Some of your other options may include:
- Engaging cybersecurity experts to help you restore your systems
- Recovering data safely with the help of a managed IT services provider
- Ensuring faster recovery by implementing a business continuity plan
For more information about reliable disaster recovery, read our article about business continuity and how to plan for the unexpected.
Also, before you pay the ransom, keep in mind that the U.S. Treasury Department recently warned organizations that make ransomware payments that they “may risk violating economic sanctions imposed by the government against cybercriminal groups or state-sponsored hackers.”
Can a Managed IT Services Provider Help with Ransomware Detection?

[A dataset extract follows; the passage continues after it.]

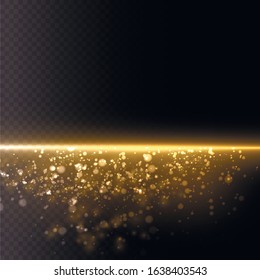 Dust particles fly in space. Bokeh effect. Yellow dust. horizontal light rays. Beautiful light flashes. Glowing streaks of dust on a dark background. Bright abstract sparkling lined background.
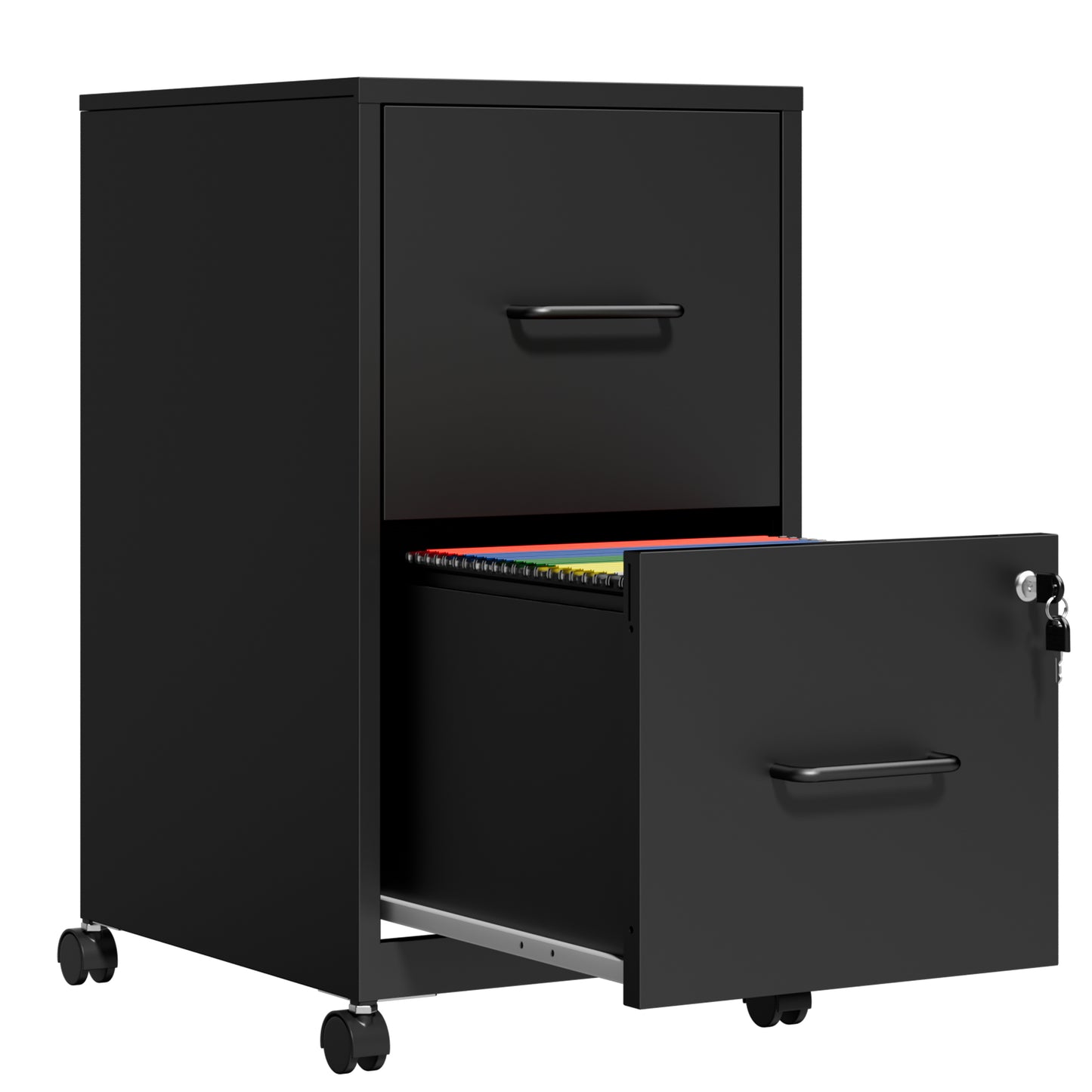 VIYET 2 Drawer Mobile File Cabinet with Lock, Rolling Metal Filing Cabinet for Letter & Legal Files, Under Desk Office Storage with Anti-Tip Kit, Black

Another important question is: Can a ransomware attack be detected upfront or even prevented?
Unfortunately, the short answer is once again: No.
No one can predict or detect a ransomware attack before it happens, because the actual attack only happens when malicious software is opened and (automatically) downloaded to the system.
Also, no one can be 100% protected from this type of attack because no one (other than the criminals themselves) knows who the target is going to be.
However, there are ways to protect your company’s systems. And, yes, a managed IT services provider (MSP) can help you.
How can an MSP help protect your business from ransomware attacks?
By integrating proactive cybersecurity practices in your everyday work.
Typically, an MSP will help you:
- Get your systems in order before anything happens
- Identify vulnerabilities and weak points
- Fix issues on time to keep your data secure
- Maintain networks and implement regular system updates
- Monitor the dark web for any sensitive data leaked from your company
- Offer expert help to create an effective business continuity plan
- Guide you through the process of disaster recovery, if anything happens
- Help you get you back on your feet by implementing a contingency plan
Key Takeaways on How Cybersecurity Helps Protect Your Business Data and Avoid Ransomware Attackers
Knowing that ransomware attacks are becoming more frequent across the U.S., securing your IT networks and keeping systems and data proactively secure can make a huge difference.
Implementing cybersecurity best practices can help you:
- Secure systems, networks and connections
- Continuously test, scan and monitor systems
- Back up your data to offsite servers or cloud systems
- Create various disaster recovery strategies
- Ensure business continuity even if a disaster strikes
All in all, a managed IT services provider can help you create a plan, keep everything in order and go through a possible attack with minimal consequences.
Even though an MSP can’t protect you 100% from a ransomware attack (no one can), it may be an excellent solution for protecting your business data and, potentially, saving a lot of money that you might otherwise use as a ransom payment.